What you will do: Beginning with the line where "Film negative - Picture" appears, repeat every remaining line of the entries exactly, the last line included.

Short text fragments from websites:
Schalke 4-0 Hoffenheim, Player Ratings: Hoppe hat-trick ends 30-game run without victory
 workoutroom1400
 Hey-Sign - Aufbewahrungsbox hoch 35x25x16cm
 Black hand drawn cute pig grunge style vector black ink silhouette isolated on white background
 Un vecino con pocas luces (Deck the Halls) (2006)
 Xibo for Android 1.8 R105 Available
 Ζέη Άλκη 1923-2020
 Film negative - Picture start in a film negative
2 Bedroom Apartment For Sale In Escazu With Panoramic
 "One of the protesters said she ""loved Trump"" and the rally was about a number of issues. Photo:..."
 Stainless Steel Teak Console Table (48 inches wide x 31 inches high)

Solution to the exercise:
 Film negative - Picture start in a film negative
2 Bedroom Apartment For Sale In Escazu With Panoramic
 "One of the protesters said she ""loved Trump"" and the rally was about a number of issues. Photo:..."
 Stainless Steel Teak Console Table (48 inches wide x 31 inches high)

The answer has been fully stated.